Quelque chose dans ma poitrine s’est tu alors. Pas brisé, pas hurlant. Juste silencieux. Comme une porte qui se ferme dans une maison vide.

« Très bien », ai-je dit. « Voilà ce qui va se passer. Tu pars en voyage. Tu m’envoies par texto le vrai nom de l’hôtel et les vraies dates. À ton retour, tu iras chez ton frère jusqu’à ce qu’on règle les papiers. Tu transféreras l’argent du loyer et pour Daniel chaque premier du mois. Tu iras le chercher à l’école tous les mercredis. Tu lui expliqueras toi-même pourquoi tu es parti, sans mentir. »

Il m’a regardée. « Emma… on n’est pas obligé de décider ce soir. »

« Je viens de le faire », ai-je répondu.

Nous sommes allés ensemble à l’arrêt de bus, parce que nos vies étaient encore liées ainsi. Les roues de sa valise claquaient sur le trottoir. Au coin de la rue, nous nous sommes arrêtés.

« Tu peux prendre un taxi d’ici », ai-je dit. « C’est plus rapide pour aller à l’aéroport. »

Il a hoché la tête. « Je peux… te faire un câlin ? »

« Non », ai-je dit. Pas en colère. Je disais juste un fait.

Il ouvrit la bouche, puis la referma. Il leva la main comme pour me toucher le bras, puis la laissa retomber. Enfin, il se détourna, tira sa valise derrière lui, et s’éloigna sous les réverbères.

Chez moi, Daniel courut vers moi en pyjama bleu à motif dinosaure, pieds nus sur le carrelage froid du couloir.

« Tu as amené le gâteau ? » demanda-t-il.

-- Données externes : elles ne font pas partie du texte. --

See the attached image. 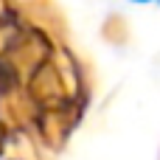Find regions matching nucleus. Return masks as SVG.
I'll list each match as a JSON object with an SVG mask.
<instances>
[{
	"instance_id": "1",
	"label": "nucleus",
	"mask_w": 160,
	"mask_h": 160,
	"mask_svg": "<svg viewBox=\"0 0 160 160\" xmlns=\"http://www.w3.org/2000/svg\"><path fill=\"white\" fill-rule=\"evenodd\" d=\"M129 3H138V6H146V3H155V0H129Z\"/></svg>"
}]
</instances>
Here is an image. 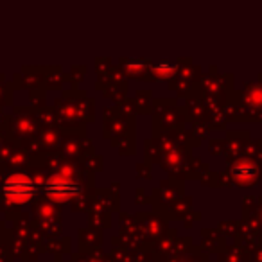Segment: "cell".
I'll return each mask as SVG.
<instances>
[{
	"label": "cell",
	"instance_id": "3",
	"mask_svg": "<svg viewBox=\"0 0 262 262\" xmlns=\"http://www.w3.org/2000/svg\"><path fill=\"white\" fill-rule=\"evenodd\" d=\"M172 70H174V67L167 65V63H158V65H155V72L160 74V76H169V74H172Z\"/></svg>",
	"mask_w": 262,
	"mask_h": 262
},
{
	"label": "cell",
	"instance_id": "2",
	"mask_svg": "<svg viewBox=\"0 0 262 262\" xmlns=\"http://www.w3.org/2000/svg\"><path fill=\"white\" fill-rule=\"evenodd\" d=\"M81 192V187L74 180H70L69 174H54L47 183H45V194L51 201L63 203L67 200H72Z\"/></svg>",
	"mask_w": 262,
	"mask_h": 262
},
{
	"label": "cell",
	"instance_id": "1",
	"mask_svg": "<svg viewBox=\"0 0 262 262\" xmlns=\"http://www.w3.org/2000/svg\"><path fill=\"white\" fill-rule=\"evenodd\" d=\"M36 185L27 174L22 172H15V174L8 176L6 182L2 183V194L4 200L11 205H24L33 201L36 196Z\"/></svg>",
	"mask_w": 262,
	"mask_h": 262
}]
</instances>
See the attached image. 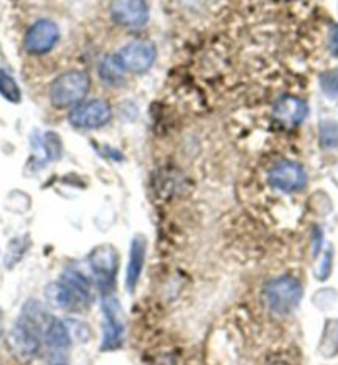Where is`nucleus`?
Masks as SVG:
<instances>
[{
	"mask_svg": "<svg viewBox=\"0 0 338 365\" xmlns=\"http://www.w3.org/2000/svg\"><path fill=\"white\" fill-rule=\"evenodd\" d=\"M50 321L51 316L43 306L36 301H28L10 332L9 344L14 356L22 362L32 361L40 351V342Z\"/></svg>",
	"mask_w": 338,
	"mask_h": 365,
	"instance_id": "1",
	"label": "nucleus"
},
{
	"mask_svg": "<svg viewBox=\"0 0 338 365\" xmlns=\"http://www.w3.org/2000/svg\"><path fill=\"white\" fill-rule=\"evenodd\" d=\"M264 298L269 309L278 316H289L304 298V286L294 276H280L266 284Z\"/></svg>",
	"mask_w": 338,
	"mask_h": 365,
	"instance_id": "2",
	"label": "nucleus"
},
{
	"mask_svg": "<svg viewBox=\"0 0 338 365\" xmlns=\"http://www.w3.org/2000/svg\"><path fill=\"white\" fill-rule=\"evenodd\" d=\"M90 76L85 71H68L50 86V100L56 108H70L81 103L90 91Z\"/></svg>",
	"mask_w": 338,
	"mask_h": 365,
	"instance_id": "3",
	"label": "nucleus"
},
{
	"mask_svg": "<svg viewBox=\"0 0 338 365\" xmlns=\"http://www.w3.org/2000/svg\"><path fill=\"white\" fill-rule=\"evenodd\" d=\"M90 269L93 278H95L97 288H100L104 294L109 296L112 293L114 286H116V276L119 268V255L116 250L109 245H102L91 252L90 258Z\"/></svg>",
	"mask_w": 338,
	"mask_h": 365,
	"instance_id": "4",
	"label": "nucleus"
},
{
	"mask_svg": "<svg viewBox=\"0 0 338 365\" xmlns=\"http://www.w3.org/2000/svg\"><path fill=\"white\" fill-rule=\"evenodd\" d=\"M102 341L101 351H116L124 341L122 307L114 296H106L102 301Z\"/></svg>",
	"mask_w": 338,
	"mask_h": 365,
	"instance_id": "5",
	"label": "nucleus"
},
{
	"mask_svg": "<svg viewBox=\"0 0 338 365\" xmlns=\"http://www.w3.org/2000/svg\"><path fill=\"white\" fill-rule=\"evenodd\" d=\"M155 56H157V50L152 41L135 40L119 51L117 61L124 71L144 73L154 65Z\"/></svg>",
	"mask_w": 338,
	"mask_h": 365,
	"instance_id": "6",
	"label": "nucleus"
},
{
	"mask_svg": "<svg viewBox=\"0 0 338 365\" xmlns=\"http://www.w3.org/2000/svg\"><path fill=\"white\" fill-rule=\"evenodd\" d=\"M269 182L275 189L292 194L305 189L307 172L299 163L294 160H280L269 172Z\"/></svg>",
	"mask_w": 338,
	"mask_h": 365,
	"instance_id": "7",
	"label": "nucleus"
},
{
	"mask_svg": "<svg viewBox=\"0 0 338 365\" xmlns=\"http://www.w3.org/2000/svg\"><path fill=\"white\" fill-rule=\"evenodd\" d=\"M71 332L68 329L66 322L51 317L45 329L43 341L48 347V356H50V365H61L68 364L66 356L70 352L71 347Z\"/></svg>",
	"mask_w": 338,
	"mask_h": 365,
	"instance_id": "8",
	"label": "nucleus"
},
{
	"mask_svg": "<svg viewBox=\"0 0 338 365\" xmlns=\"http://www.w3.org/2000/svg\"><path fill=\"white\" fill-rule=\"evenodd\" d=\"M112 111L106 101L95 100L80 104L70 113V123L80 129H97L111 121Z\"/></svg>",
	"mask_w": 338,
	"mask_h": 365,
	"instance_id": "9",
	"label": "nucleus"
},
{
	"mask_svg": "<svg viewBox=\"0 0 338 365\" xmlns=\"http://www.w3.org/2000/svg\"><path fill=\"white\" fill-rule=\"evenodd\" d=\"M60 30L51 20H38L25 34V50L32 55H45L58 43Z\"/></svg>",
	"mask_w": 338,
	"mask_h": 365,
	"instance_id": "10",
	"label": "nucleus"
},
{
	"mask_svg": "<svg viewBox=\"0 0 338 365\" xmlns=\"http://www.w3.org/2000/svg\"><path fill=\"white\" fill-rule=\"evenodd\" d=\"M114 22L129 30L142 29L149 20V7L144 0H112Z\"/></svg>",
	"mask_w": 338,
	"mask_h": 365,
	"instance_id": "11",
	"label": "nucleus"
},
{
	"mask_svg": "<svg viewBox=\"0 0 338 365\" xmlns=\"http://www.w3.org/2000/svg\"><path fill=\"white\" fill-rule=\"evenodd\" d=\"M307 114H309V108H307L305 101L294 96L282 98V100L278 101L274 108L275 119L289 128L299 126V124L307 118Z\"/></svg>",
	"mask_w": 338,
	"mask_h": 365,
	"instance_id": "12",
	"label": "nucleus"
},
{
	"mask_svg": "<svg viewBox=\"0 0 338 365\" xmlns=\"http://www.w3.org/2000/svg\"><path fill=\"white\" fill-rule=\"evenodd\" d=\"M145 242L144 237H134L131 243V250H129V263H127V273H126V288L129 293H134L137 288L140 276H142L144 262H145Z\"/></svg>",
	"mask_w": 338,
	"mask_h": 365,
	"instance_id": "13",
	"label": "nucleus"
},
{
	"mask_svg": "<svg viewBox=\"0 0 338 365\" xmlns=\"http://www.w3.org/2000/svg\"><path fill=\"white\" fill-rule=\"evenodd\" d=\"M320 352L325 359L335 357L338 354V319H330L325 324L324 336L320 341Z\"/></svg>",
	"mask_w": 338,
	"mask_h": 365,
	"instance_id": "14",
	"label": "nucleus"
},
{
	"mask_svg": "<svg viewBox=\"0 0 338 365\" xmlns=\"http://www.w3.org/2000/svg\"><path fill=\"white\" fill-rule=\"evenodd\" d=\"M0 96L10 103H20L22 100L20 86L15 81V78L5 70H0Z\"/></svg>",
	"mask_w": 338,
	"mask_h": 365,
	"instance_id": "15",
	"label": "nucleus"
},
{
	"mask_svg": "<svg viewBox=\"0 0 338 365\" xmlns=\"http://www.w3.org/2000/svg\"><path fill=\"white\" fill-rule=\"evenodd\" d=\"M122 66L119 65L117 56H111V58H106L101 63L100 73L101 78L106 83H111V85H117V83L122 81Z\"/></svg>",
	"mask_w": 338,
	"mask_h": 365,
	"instance_id": "16",
	"label": "nucleus"
},
{
	"mask_svg": "<svg viewBox=\"0 0 338 365\" xmlns=\"http://www.w3.org/2000/svg\"><path fill=\"white\" fill-rule=\"evenodd\" d=\"M320 143L325 149L338 148V124L334 121H325L320 126Z\"/></svg>",
	"mask_w": 338,
	"mask_h": 365,
	"instance_id": "17",
	"label": "nucleus"
},
{
	"mask_svg": "<svg viewBox=\"0 0 338 365\" xmlns=\"http://www.w3.org/2000/svg\"><path fill=\"white\" fill-rule=\"evenodd\" d=\"M322 90L325 95L332 98H338V70H330L320 76Z\"/></svg>",
	"mask_w": 338,
	"mask_h": 365,
	"instance_id": "18",
	"label": "nucleus"
},
{
	"mask_svg": "<svg viewBox=\"0 0 338 365\" xmlns=\"http://www.w3.org/2000/svg\"><path fill=\"white\" fill-rule=\"evenodd\" d=\"M329 46H330L332 53L338 56V25H334V27H332V30H330Z\"/></svg>",
	"mask_w": 338,
	"mask_h": 365,
	"instance_id": "19",
	"label": "nucleus"
},
{
	"mask_svg": "<svg viewBox=\"0 0 338 365\" xmlns=\"http://www.w3.org/2000/svg\"><path fill=\"white\" fill-rule=\"evenodd\" d=\"M154 365H176V364H175V361H174V357L164 356V357H159L157 361H155Z\"/></svg>",
	"mask_w": 338,
	"mask_h": 365,
	"instance_id": "20",
	"label": "nucleus"
}]
</instances>
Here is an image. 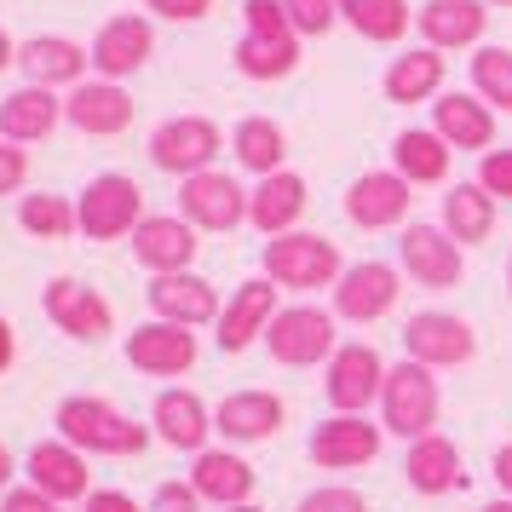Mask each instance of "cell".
I'll return each instance as SVG.
<instances>
[{
  "label": "cell",
  "mask_w": 512,
  "mask_h": 512,
  "mask_svg": "<svg viewBox=\"0 0 512 512\" xmlns=\"http://www.w3.org/2000/svg\"><path fill=\"white\" fill-rule=\"evenodd\" d=\"M380 426L397 432V438H432V426H438V380L426 363L415 357H403L386 369V386H380Z\"/></svg>",
  "instance_id": "cell-3"
},
{
  "label": "cell",
  "mask_w": 512,
  "mask_h": 512,
  "mask_svg": "<svg viewBox=\"0 0 512 512\" xmlns=\"http://www.w3.org/2000/svg\"><path fill=\"white\" fill-rule=\"evenodd\" d=\"M403 478H409V489H420V495H449V489H461L466 484V472H461V449L449 438H420L409 443V461H403Z\"/></svg>",
  "instance_id": "cell-31"
},
{
  "label": "cell",
  "mask_w": 512,
  "mask_h": 512,
  "mask_svg": "<svg viewBox=\"0 0 512 512\" xmlns=\"http://www.w3.org/2000/svg\"><path fill=\"white\" fill-rule=\"evenodd\" d=\"M12 357H18V334H12V323L0 317V374L12 369Z\"/></svg>",
  "instance_id": "cell-47"
},
{
  "label": "cell",
  "mask_w": 512,
  "mask_h": 512,
  "mask_svg": "<svg viewBox=\"0 0 512 512\" xmlns=\"http://www.w3.org/2000/svg\"><path fill=\"white\" fill-rule=\"evenodd\" d=\"M478 185H484L489 196L512 202V150H489L484 162H478Z\"/></svg>",
  "instance_id": "cell-41"
},
{
  "label": "cell",
  "mask_w": 512,
  "mask_h": 512,
  "mask_svg": "<svg viewBox=\"0 0 512 512\" xmlns=\"http://www.w3.org/2000/svg\"><path fill=\"white\" fill-rule=\"evenodd\" d=\"M208 432H213V415L196 392H179V386H173V392L156 397V438L162 443L202 455V449H208Z\"/></svg>",
  "instance_id": "cell-30"
},
{
  "label": "cell",
  "mask_w": 512,
  "mask_h": 512,
  "mask_svg": "<svg viewBox=\"0 0 512 512\" xmlns=\"http://www.w3.org/2000/svg\"><path fill=\"white\" fill-rule=\"evenodd\" d=\"M150 311L162 323H179V328H202V323H219V294H213L208 277L196 271H173V277H156L150 288Z\"/></svg>",
  "instance_id": "cell-18"
},
{
  "label": "cell",
  "mask_w": 512,
  "mask_h": 512,
  "mask_svg": "<svg viewBox=\"0 0 512 512\" xmlns=\"http://www.w3.org/2000/svg\"><path fill=\"white\" fill-rule=\"evenodd\" d=\"M282 397L271 392H231L219 409H213V432H225L231 443H259L282 432Z\"/></svg>",
  "instance_id": "cell-28"
},
{
  "label": "cell",
  "mask_w": 512,
  "mask_h": 512,
  "mask_svg": "<svg viewBox=\"0 0 512 512\" xmlns=\"http://www.w3.org/2000/svg\"><path fill=\"white\" fill-rule=\"evenodd\" d=\"M87 478H93V472H87V455L70 449L64 438L29 449V484L41 489V495H52L58 507H64V501H87V495H93Z\"/></svg>",
  "instance_id": "cell-25"
},
{
  "label": "cell",
  "mask_w": 512,
  "mask_h": 512,
  "mask_svg": "<svg viewBox=\"0 0 512 512\" xmlns=\"http://www.w3.org/2000/svg\"><path fill=\"white\" fill-rule=\"evenodd\" d=\"M403 351L415 363H426V369H455V363H466L478 351V334L461 317H449V311H415L403 323Z\"/></svg>",
  "instance_id": "cell-10"
},
{
  "label": "cell",
  "mask_w": 512,
  "mask_h": 512,
  "mask_svg": "<svg viewBox=\"0 0 512 512\" xmlns=\"http://www.w3.org/2000/svg\"><path fill=\"white\" fill-rule=\"evenodd\" d=\"M449 156H455V150H449L432 127H403L392 139V173L409 179V185H443Z\"/></svg>",
  "instance_id": "cell-32"
},
{
  "label": "cell",
  "mask_w": 512,
  "mask_h": 512,
  "mask_svg": "<svg viewBox=\"0 0 512 512\" xmlns=\"http://www.w3.org/2000/svg\"><path fill=\"white\" fill-rule=\"evenodd\" d=\"M87 512H144L133 495H121V489H93L87 495Z\"/></svg>",
  "instance_id": "cell-46"
},
{
  "label": "cell",
  "mask_w": 512,
  "mask_h": 512,
  "mask_svg": "<svg viewBox=\"0 0 512 512\" xmlns=\"http://www.w3.org/2000/svg\"><path fill=\"white\" fill-rule=\"evenodd\" d=\"M190 489H196L202 501H213L219 512L248 507V495H254V466L242 461V455H231V449H202L196 466H190Z\"/></svg>",
  "instance_id": "cell-26"
},
{
  "label": "cell",
  "mask_w": 512,
  "mask_h": 512,
  "mask_svg": "<svg viewBox=\"0 0 512 512\" xmlns=\"http://www.w3.org/2000/svg\"><path fill=\"white\" fill-rule=\"evenodd\" d=\"M507 288H512V265H507Z\"/></svg>",
  "instance_id": "cell-54"
},
{
  "label": "cell",
  "mask_w": 512,
  "mask_h": 512,
  "mask_svg": "<svg viewBox=\"0 0 512 512\" xmlns=\"http://www.w3.org/2000/svg\"><path fill=\"white\" fill-rule=\"evenodd\" d=\"M397 259L420 288H455L466 277V254L461 242L443 231V225H409L397 236Z\"/></svg>",
  "instance_id": "cell-8"
},
{
  "label": "cell",
  "mask_w": 512,
  "mask_h": 512,
  "mask_svg": "<svg viewBox=\"0 0 512 512\" xmlns=\"http://www.w3.org/2000/svg\"><path fill=\"white\" fill-rule=\"evenodd\" d=\"M472 93L484 98L489 110L512 116V47H478L472 52Z\"/></svg>",
  "instance_id": "cell-37"
},
{
  "label": "cell",
  "mask_w": 512,
  "mask_h": 512,
  "mask_svg": "<svg viewBox=\"0 0 512 512\" xmlns=\"http://www.w3.org/2000/svg\"><path fill=\"white\" fill-rule=\"evenodd\" d=\"M282 12L300 35H328L334 18H340V0H282Z\"/></svg>",
  "instance_id": "cell-39"
},
{
  "label": "cell",
  "mask_w": 512,
  "mask_h": 512,
  "mask_svg": "<svg viewBox=\"0 0 512 512\" xmlns=\"http://www.w3.org/2000/svg\"><path fill=\"white\" fill-rule=\"evenodd\" d=\"M93 70L98 81H127V75H139L150 64V52H156V29L144 24V18H110V24L93 35Z\"/></svg>",
  "instance_id": "cell-14"
},
{
  "label": "cell",
  "mask_w": 512,
  "mask_h": 512,
  "mask_svg": "<svg viewBox=\"0 0 512 512\" xmlns=\"http://www.w3.org/2000/svg\"><path fill=\"white\" fill-rule=\"evenodd\" d=\"M156 18H167V24H196V18H208L213 0H144Z\"/></svg>",
  "instance_id": "cell-43"
},
{
  "label": "cell",
  "mask_w": 512,
  "mask_h": 512,
  "mask_svg": "<svg viewBox=\"0 0 512 512\" xmlns=\"http://www.w3.org/2000/svg\"><path fill=\"white\" fill-rule=\"evenodd\" d=\"M443 231L455 236L461 248H472V242H489V231H495V196H489L478 179H466V185L443 190Z\"/></svg>",
  "instance_id": "cell-33"
},
{
  "label": "cell",
  "mask_w": 512,
  "mask_h": 512,
  "mask_svg": "<svg viewBox=\"0 0 512 512\" xmlns=\"http://www.w3.org/2000/svg\"><path fill=\"white\" fill-rule=\"evenodd\" d=\"M386 386V363H380V351L363 346V340H351L328 357V403L340 409V415H363L374 397Z\"/></svg>",
  "instance_id": "cell-11"
},
{
  "label": "cell",
  "mask_w": 512,
  "mask_h": 512,
  "mask_svg": "<svg viewBox=\"0 0 512 512\" xmlns=\"http://www.w3.org/2000/svg\"><path fill=\"white\" fill-rule=\"evenodd\" d=\"M231 512H259V507H231Z\"/></svg>",
  "instance_id": "cell-53"
},
{
  "label": "cell",
  "mask_w": 512,
  "mask_h": 512,
  "mask_svg": "<svg viewBox=\"0 0 512 512\" xmlns=\"http://www.w3.org/2000/svg\"><path fill=\"white\" fill-rule=\"evenodd\" d=\"M484 512H512V501H489V507Z\"/></svg>",
  "instance_id": "cell-51"
},
{
  "label": "cell",
  "mask_w": 512,
  "mask_h": 512,
  "mask_svg": "<svg viewBox=\"0 0 512 512\" xmlns=\"http://www.w3.org/2000/svg\"><path fill=\"white\" fill-rule=\"evenodd\" d=\"M403 294V277L380 259H363V265H346V277L334 282V311L346 323H380L386 311L397 305Z\"/></svg>",
  "instance_id": "cell-12"
},
{
  "label": "cell",
  "mask_w": 512,
  "mask_h": 512,
  "mask_svg": "<svg viewBox=\"0 0 512 512\" xmlns=\"http://www.w3.org/2000/svg\"><path fill=\"white\" fill-rule=\"evenodd\" d=\"M231 150H236V162L248 167V173L271 179V173H282L288 133H282L271 116H242V121H236V133H231Z\"/></svg>",
  "instance_id": "cell-35"
},
{
  "label": "cell",
  "mask_w": 512,
  "mask_h": 512,
  "mask_svg": "<svg viewBox=\"0 0 512 512\" xmlns=\"http://www.w3.org/2000/svg\"><path fill=\"white\" fill-rule=\"evenodd\" d=\"M484 6H512V0H484Z\"/></svg>",
  "instance_id": "cell-52"
},
{
  "label": "cell",
  "mask_w": 512,
  "mask_h": 512,
  "mask_svg": "<svg viewBox=\"0 0 512 512\" xmlns=\"http://www.w3.org/2000/svg\"><path fill=\"white\" fill-rule=\"evenodd\" d=\"M127 363L144 374H185L196 363V334L179 323H139L127 334Z\"/></svg>",
  "instance_id": "cell-22"
},
{
  "label": "cell",
  "mask_w": 512,
  "mask_h": 512,
  "mask_svg": "<svg viewBox=\"0 0 512 512\" xmlns=\"http://www.w3.org/2000/svg\"><path fill=\"white\" fill-rule=\"evenodd\" d=\"M150 219L144 213V190L127 179V173H98L87 179L81 202H75V225L87 242H116V236H133Z\"/></svg>",
  "instance_id": "cell-4"
},
{
  "label": "cell",
  "mask_w": 512,
  "mask_h": 512,
  "mask_svg": "<svg viewBox=\"0 0 512 512\" xmlns=\"http://www.w3.org/2000/svg\"><path fill=\"white\" fill-rule=\"evenodd\" d=\"M386 98L392 104H426V98L443 93V52L432 47H409L403 58H392V70H386Z\"/></svg>",
  "instance_id": "cell-34"
},
{
  "label": "cell",
  "mask_w": 512,
  "mask_h": 512,
  "mask_svg": "<svg viewBox=\"0 0 512 512\" xmlns=\"http://www.w3.org/2000/svg\"><path fill=\"white\" fill-rule=\"evenodd\" d=\"M271 317H277V288H271V277H254L242 282L231 294V305L219 311V351H248L271 328Z\"/></svg>",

« Oui », répondis-je. Je posai la boîte sur la table, enlevai mon manteau, me lavai les mains. Puis je coupai le tiramisu en petits morceaux et l’observai manger, la bouche pleine de crème, parlant de l’école, d’un contrôle de maths, d’un nouveau garçon dans sa classe.

Mon téléphone vibra encore. Un message de Mark : « Atterri. Je suis désolé. »

Je mis la conversation en sourdine et branchai mon téléphone pour le recharger.

Dans la chambre, j’ouvris la penderie. Deux rangées de chemises à gauche, son côté. Je resserrai les cintres, créant un petit espace vide qui n’existait pas.

Puis j’éteignis la lumière et me couchai près de l’endroit encore chaud où mon fils allait dormir plus tard, l’appartement silencieux à l’exception du bourdonnement du frigo.

Il n’y eut pas de larmes. Juste une respiration longue et régulière dans le noir. Comme le son de quelque chose qui apprend à exister sans une partie qu’elle croyait permanente.